It's fun isn't it ;) I spent many hours in the past puzzling over this!

Realistically it doesn't make sense for the kernel to get involved in
inserting write_jobs. You open up so many cans of worms regarding how to
manage the memory for the GPU to write in. The closed DDK handles this
by the user space driver adding these jobs and the tooling capturing
data from both the kernel and user space.

But for just the gputop type tooling I don't think we need that level of
accuracy[1]. If you ignore the impacts of interrupt latency then it's
possible to tell which job the GPU is currently executing and do the
accounting. Obviously interrupt latency is far from zero (that's why we
have _NEXT) but it's usually small enough that it won't skew the results
too far.

Obviously in the case you describe (second DONE interrupt before the
first one is handled) you also get the weird reporting that the second
job took no time. Which is 'wrong' but clearly the second job was
'quick' so 0 isn't likely to be too far out. And fdinfo isn't exposing
these 'per job' timings so it's unlikely to be very visible.

◆ ◆ ◆

_WHAT YOU ARE ASKED TO DO_. Write the next part of the message above about accounting for GPU job time, starting after its final sentence.

◆ ◆ ◆

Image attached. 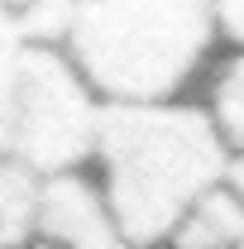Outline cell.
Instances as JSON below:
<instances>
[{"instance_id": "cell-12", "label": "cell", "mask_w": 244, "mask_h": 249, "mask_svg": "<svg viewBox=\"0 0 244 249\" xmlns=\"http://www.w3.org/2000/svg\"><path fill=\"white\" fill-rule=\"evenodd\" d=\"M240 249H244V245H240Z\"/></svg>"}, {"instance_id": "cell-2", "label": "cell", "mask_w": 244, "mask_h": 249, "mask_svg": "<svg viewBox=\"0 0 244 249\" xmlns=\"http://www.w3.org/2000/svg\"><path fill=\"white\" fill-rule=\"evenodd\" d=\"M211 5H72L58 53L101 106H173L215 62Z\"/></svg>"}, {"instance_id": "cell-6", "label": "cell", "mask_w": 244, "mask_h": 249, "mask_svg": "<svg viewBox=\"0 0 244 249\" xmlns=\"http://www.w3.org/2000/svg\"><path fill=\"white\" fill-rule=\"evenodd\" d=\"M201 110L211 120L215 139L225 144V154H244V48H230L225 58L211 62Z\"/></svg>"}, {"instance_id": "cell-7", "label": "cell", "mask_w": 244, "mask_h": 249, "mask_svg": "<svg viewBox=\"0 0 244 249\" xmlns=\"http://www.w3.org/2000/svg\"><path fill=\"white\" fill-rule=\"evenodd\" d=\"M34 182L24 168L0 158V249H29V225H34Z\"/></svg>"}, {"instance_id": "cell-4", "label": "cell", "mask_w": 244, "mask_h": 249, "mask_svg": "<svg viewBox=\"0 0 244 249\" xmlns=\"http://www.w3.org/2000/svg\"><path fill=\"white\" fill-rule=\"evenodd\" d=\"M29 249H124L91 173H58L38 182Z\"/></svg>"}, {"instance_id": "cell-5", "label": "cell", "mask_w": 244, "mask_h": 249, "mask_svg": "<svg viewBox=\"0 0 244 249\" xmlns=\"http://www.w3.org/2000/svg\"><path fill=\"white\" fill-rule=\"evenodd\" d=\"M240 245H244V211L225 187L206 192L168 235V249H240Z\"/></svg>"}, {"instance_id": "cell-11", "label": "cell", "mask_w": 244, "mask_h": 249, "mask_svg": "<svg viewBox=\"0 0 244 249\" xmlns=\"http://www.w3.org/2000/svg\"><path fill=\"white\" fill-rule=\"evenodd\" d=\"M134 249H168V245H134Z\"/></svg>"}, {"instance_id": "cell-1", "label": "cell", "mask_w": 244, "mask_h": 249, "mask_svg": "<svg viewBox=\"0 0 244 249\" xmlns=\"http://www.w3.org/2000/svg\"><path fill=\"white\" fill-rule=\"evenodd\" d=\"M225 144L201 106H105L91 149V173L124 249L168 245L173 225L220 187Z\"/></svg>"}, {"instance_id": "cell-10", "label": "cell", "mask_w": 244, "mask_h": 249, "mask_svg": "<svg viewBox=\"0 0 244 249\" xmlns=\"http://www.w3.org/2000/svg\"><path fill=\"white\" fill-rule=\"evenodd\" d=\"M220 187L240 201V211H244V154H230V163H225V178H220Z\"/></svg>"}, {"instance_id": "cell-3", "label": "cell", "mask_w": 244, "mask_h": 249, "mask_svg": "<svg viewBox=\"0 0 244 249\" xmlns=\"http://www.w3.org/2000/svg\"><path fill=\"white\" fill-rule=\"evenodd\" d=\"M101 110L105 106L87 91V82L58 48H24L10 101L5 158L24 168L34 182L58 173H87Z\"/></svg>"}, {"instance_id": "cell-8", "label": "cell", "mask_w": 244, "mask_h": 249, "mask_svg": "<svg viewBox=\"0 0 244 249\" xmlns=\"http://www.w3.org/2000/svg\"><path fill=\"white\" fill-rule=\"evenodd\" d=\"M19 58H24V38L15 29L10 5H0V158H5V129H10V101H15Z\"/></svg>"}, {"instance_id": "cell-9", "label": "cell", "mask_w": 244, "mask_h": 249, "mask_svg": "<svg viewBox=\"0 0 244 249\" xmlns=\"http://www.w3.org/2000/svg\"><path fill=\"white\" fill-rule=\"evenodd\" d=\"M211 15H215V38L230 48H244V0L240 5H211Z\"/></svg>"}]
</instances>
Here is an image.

◆ ◆ ◆

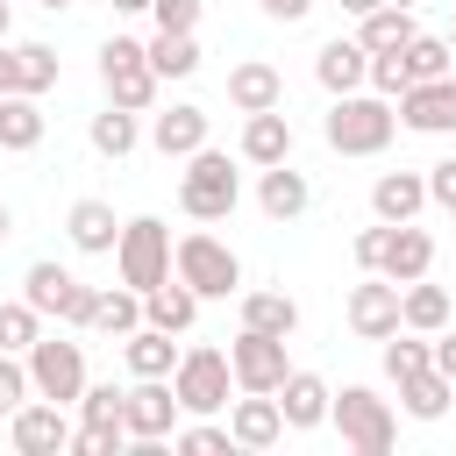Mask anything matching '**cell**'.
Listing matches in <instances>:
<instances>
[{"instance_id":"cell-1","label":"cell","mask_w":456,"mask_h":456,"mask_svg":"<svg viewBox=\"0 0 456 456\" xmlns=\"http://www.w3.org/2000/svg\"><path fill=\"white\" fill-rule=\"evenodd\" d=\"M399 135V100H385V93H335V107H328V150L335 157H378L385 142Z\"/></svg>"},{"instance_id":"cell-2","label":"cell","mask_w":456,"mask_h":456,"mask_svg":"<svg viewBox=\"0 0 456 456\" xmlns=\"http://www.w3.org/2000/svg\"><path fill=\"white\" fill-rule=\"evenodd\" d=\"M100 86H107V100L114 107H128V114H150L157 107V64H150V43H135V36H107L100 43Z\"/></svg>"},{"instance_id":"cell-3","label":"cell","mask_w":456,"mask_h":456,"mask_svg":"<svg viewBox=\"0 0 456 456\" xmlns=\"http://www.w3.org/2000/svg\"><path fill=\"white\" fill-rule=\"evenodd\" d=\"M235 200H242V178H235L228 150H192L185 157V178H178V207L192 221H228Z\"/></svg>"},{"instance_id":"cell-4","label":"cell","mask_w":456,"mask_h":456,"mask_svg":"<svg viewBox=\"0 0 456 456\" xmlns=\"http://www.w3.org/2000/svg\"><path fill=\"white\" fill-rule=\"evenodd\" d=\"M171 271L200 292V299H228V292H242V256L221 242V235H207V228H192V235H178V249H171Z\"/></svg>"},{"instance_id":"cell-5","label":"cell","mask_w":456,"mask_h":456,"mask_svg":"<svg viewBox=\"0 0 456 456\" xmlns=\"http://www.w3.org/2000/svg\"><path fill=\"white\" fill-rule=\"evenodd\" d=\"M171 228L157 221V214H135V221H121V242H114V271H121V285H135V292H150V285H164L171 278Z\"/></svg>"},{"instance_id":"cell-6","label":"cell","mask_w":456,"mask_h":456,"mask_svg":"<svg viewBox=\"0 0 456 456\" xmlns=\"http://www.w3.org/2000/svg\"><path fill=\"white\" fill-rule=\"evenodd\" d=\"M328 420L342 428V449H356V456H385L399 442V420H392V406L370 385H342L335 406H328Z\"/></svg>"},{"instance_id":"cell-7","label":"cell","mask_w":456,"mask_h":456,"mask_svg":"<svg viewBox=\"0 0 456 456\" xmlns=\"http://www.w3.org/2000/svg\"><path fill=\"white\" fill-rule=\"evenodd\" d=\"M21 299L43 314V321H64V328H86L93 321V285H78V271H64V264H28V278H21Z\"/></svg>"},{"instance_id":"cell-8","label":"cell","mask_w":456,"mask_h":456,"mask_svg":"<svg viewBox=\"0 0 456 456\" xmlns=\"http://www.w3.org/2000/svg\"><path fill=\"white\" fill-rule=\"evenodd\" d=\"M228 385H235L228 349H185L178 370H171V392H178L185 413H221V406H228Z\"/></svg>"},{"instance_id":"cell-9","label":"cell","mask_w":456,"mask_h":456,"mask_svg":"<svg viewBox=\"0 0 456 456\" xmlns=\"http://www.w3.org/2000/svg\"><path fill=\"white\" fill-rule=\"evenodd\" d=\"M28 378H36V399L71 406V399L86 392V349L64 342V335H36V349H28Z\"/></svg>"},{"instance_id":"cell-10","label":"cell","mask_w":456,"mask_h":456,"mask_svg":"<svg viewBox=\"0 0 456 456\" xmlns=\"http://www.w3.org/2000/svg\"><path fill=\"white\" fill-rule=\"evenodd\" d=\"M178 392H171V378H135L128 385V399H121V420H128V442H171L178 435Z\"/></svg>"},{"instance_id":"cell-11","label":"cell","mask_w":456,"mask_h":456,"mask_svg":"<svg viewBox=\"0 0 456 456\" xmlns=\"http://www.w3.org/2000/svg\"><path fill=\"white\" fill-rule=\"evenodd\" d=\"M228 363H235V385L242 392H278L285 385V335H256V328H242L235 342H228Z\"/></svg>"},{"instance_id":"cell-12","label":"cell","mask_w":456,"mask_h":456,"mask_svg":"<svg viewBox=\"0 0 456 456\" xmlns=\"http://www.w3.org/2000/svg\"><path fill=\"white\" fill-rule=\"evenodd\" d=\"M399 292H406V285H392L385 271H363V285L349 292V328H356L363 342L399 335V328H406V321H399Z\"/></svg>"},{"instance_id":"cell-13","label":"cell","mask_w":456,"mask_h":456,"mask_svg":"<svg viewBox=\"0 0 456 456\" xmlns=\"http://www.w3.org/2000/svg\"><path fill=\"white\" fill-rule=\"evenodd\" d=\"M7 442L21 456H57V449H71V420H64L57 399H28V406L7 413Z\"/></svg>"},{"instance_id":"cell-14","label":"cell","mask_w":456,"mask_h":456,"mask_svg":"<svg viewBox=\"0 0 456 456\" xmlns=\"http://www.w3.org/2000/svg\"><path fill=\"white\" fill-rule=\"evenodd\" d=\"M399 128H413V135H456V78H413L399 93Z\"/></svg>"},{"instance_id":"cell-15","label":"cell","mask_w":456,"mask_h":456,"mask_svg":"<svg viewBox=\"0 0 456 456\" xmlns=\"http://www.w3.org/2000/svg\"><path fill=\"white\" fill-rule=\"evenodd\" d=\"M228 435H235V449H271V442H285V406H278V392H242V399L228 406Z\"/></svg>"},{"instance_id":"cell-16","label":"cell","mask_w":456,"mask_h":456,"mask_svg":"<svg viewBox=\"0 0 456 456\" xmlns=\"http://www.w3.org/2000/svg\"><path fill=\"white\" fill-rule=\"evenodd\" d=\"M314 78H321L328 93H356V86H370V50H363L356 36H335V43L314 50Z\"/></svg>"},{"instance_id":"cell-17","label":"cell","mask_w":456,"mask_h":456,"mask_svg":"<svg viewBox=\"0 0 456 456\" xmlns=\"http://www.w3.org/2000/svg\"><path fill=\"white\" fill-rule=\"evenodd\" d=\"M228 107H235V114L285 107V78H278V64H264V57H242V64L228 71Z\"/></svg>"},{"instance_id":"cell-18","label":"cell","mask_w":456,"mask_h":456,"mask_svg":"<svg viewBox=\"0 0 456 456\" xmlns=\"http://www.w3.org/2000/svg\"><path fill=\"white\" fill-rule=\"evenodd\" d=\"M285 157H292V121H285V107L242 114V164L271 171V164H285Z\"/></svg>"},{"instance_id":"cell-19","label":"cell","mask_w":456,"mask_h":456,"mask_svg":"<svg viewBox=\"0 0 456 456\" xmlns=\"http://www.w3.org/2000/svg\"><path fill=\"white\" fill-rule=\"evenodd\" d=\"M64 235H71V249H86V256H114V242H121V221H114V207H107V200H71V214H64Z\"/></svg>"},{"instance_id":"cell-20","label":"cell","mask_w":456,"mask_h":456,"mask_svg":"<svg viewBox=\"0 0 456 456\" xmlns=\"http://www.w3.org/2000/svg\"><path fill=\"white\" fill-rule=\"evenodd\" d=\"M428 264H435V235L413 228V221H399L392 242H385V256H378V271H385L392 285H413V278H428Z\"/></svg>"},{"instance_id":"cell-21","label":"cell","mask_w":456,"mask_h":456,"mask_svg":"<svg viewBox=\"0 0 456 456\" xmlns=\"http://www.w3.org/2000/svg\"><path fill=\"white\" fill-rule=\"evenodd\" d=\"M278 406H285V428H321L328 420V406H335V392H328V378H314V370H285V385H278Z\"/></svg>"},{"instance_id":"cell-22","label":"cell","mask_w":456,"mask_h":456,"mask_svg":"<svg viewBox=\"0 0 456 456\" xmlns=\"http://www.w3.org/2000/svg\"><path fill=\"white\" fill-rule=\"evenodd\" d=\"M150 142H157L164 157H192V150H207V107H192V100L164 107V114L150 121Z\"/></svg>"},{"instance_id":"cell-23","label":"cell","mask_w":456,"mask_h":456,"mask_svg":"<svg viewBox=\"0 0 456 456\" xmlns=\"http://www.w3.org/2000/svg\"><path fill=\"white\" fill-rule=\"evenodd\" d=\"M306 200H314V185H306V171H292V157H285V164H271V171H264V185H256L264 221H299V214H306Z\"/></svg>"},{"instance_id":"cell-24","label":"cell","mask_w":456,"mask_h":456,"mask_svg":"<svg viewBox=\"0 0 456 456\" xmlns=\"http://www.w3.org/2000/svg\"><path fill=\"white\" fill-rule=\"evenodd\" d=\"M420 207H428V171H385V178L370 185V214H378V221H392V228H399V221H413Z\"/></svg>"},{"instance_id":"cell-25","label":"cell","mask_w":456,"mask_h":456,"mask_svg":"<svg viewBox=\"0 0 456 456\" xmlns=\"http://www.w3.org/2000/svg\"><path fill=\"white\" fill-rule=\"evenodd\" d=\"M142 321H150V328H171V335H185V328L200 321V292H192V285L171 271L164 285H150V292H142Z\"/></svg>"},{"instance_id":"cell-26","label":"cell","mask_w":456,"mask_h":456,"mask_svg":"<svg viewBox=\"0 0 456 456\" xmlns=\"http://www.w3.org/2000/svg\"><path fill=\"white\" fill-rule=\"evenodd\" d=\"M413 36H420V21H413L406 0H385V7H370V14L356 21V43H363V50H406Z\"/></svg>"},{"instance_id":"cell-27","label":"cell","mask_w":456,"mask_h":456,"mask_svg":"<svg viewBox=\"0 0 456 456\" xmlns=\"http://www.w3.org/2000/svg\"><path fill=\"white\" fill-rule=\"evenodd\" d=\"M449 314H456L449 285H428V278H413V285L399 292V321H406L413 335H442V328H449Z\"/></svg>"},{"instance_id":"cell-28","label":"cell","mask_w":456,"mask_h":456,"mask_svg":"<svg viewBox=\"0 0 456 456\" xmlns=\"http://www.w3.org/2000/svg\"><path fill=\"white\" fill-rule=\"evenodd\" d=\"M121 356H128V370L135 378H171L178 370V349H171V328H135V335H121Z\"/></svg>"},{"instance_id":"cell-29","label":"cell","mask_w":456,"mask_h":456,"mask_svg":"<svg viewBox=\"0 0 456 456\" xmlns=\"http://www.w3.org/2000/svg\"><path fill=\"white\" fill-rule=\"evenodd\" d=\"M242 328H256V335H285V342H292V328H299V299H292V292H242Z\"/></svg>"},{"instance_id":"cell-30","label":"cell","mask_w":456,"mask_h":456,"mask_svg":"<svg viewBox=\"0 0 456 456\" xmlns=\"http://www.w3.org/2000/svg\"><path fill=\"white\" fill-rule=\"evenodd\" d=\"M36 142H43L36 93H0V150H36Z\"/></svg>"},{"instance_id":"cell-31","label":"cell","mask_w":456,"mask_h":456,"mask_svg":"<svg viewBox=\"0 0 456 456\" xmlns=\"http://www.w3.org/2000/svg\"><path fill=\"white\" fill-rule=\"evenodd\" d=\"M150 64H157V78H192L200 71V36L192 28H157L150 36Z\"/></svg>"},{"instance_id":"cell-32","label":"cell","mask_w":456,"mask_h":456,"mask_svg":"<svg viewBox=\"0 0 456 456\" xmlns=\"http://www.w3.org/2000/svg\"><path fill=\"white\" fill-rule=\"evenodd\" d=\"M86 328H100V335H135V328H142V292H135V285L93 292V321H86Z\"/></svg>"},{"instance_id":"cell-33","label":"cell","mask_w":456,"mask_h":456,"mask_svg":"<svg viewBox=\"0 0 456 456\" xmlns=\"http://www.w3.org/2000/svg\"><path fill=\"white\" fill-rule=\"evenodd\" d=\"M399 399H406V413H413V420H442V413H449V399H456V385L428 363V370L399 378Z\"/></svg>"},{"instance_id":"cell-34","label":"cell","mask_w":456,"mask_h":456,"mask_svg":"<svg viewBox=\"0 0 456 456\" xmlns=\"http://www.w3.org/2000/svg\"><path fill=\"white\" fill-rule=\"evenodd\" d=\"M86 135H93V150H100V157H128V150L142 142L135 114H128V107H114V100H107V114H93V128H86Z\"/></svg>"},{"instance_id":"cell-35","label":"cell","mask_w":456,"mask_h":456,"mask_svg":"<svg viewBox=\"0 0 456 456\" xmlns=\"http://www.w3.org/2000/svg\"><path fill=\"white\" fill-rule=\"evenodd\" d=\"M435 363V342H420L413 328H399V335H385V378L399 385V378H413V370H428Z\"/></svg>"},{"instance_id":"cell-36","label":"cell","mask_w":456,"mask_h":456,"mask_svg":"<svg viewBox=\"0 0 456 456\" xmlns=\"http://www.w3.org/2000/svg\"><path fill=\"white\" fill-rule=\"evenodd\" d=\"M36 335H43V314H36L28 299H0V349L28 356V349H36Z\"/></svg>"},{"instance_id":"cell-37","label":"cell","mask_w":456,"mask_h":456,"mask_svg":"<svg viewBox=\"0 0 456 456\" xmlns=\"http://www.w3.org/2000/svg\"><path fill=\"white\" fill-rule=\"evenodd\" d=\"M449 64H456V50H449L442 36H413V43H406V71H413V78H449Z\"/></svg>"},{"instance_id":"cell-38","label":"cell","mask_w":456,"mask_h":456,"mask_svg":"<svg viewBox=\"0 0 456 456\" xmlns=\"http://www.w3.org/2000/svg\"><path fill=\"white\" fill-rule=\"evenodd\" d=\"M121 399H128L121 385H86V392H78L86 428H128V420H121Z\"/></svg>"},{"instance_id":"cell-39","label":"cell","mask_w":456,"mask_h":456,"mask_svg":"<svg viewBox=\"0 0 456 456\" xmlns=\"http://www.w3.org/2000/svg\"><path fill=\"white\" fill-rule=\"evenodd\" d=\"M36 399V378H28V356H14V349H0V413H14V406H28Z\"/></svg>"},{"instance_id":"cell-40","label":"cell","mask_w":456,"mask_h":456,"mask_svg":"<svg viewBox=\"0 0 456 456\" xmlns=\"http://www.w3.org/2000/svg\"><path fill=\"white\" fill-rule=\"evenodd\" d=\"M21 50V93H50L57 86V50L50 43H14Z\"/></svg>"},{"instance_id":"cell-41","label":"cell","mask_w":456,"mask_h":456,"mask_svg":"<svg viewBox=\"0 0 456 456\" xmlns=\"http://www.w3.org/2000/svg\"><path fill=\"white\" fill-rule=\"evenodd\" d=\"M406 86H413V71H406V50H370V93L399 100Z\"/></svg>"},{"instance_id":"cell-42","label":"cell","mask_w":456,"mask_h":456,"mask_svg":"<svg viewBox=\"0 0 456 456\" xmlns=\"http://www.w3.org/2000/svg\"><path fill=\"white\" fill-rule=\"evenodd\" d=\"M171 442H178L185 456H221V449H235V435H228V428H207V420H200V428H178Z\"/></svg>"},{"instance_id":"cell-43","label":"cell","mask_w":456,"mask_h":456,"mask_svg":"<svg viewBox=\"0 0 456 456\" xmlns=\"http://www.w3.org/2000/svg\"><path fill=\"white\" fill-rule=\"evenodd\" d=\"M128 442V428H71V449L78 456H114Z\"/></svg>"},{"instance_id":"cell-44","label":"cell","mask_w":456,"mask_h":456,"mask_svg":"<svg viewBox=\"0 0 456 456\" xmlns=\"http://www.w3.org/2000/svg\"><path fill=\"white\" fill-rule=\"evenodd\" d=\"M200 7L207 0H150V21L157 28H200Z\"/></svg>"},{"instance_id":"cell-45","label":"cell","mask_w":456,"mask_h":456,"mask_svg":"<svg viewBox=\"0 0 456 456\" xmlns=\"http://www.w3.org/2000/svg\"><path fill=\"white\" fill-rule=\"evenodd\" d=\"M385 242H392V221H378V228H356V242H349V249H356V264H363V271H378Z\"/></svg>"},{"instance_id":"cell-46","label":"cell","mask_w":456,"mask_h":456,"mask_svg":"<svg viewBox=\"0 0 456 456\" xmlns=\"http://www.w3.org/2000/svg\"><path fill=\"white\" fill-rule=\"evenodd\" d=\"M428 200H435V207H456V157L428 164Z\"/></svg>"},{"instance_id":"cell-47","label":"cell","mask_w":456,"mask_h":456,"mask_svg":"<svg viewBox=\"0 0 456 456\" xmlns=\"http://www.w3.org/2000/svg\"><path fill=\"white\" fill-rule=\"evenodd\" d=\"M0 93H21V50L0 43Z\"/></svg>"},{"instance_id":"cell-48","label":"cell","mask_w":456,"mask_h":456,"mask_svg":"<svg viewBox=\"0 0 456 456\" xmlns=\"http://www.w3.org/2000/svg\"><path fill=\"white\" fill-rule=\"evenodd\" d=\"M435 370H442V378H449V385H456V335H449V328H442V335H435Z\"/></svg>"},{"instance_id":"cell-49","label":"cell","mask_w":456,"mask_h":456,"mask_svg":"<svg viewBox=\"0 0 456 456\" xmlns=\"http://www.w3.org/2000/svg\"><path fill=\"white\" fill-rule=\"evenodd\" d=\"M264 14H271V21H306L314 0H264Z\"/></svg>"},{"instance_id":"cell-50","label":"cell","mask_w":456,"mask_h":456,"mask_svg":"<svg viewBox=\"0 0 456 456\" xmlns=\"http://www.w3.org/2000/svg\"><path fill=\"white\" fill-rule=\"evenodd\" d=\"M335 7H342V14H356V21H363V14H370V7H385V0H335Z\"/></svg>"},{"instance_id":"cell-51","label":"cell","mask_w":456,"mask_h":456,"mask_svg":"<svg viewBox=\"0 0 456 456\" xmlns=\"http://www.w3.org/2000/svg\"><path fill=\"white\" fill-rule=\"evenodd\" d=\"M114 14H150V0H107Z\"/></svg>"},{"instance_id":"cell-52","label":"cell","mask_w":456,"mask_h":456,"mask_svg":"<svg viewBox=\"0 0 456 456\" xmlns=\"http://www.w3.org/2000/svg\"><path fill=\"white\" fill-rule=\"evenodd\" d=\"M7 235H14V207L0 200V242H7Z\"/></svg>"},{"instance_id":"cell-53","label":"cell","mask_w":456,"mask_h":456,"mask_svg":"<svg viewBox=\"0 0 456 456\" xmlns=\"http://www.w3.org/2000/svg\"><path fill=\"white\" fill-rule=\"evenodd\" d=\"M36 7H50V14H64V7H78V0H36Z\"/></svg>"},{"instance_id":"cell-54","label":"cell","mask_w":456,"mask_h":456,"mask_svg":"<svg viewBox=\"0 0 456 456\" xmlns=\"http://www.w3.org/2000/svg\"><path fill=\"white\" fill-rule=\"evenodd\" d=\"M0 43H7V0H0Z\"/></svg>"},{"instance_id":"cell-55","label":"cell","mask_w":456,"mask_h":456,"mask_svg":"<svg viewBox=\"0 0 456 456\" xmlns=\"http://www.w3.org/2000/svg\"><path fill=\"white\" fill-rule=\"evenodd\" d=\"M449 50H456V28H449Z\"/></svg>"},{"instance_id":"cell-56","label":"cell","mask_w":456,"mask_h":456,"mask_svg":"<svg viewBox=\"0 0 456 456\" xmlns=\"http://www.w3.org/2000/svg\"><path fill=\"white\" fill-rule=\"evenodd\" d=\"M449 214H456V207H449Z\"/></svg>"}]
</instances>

◆ ◆ ◆

_EXERCISE ANSWER_.
Thanks,

Steve

[1] As a side-note, there's a bunch of issues even with the data from
write_job(cycle_count): the frequency of the GPU may change, the
frequency of the memory system may change, a job running on the other
slot may be competing for resources on the GPU etc. When actually
profiling an application reliably it becomes necessary to lock
frequencies and ensure that it is the only thing running. I think the
DDK even includes an option to run each job by itself to avoid
cross-slot impacts (although that is unrealistic in itself).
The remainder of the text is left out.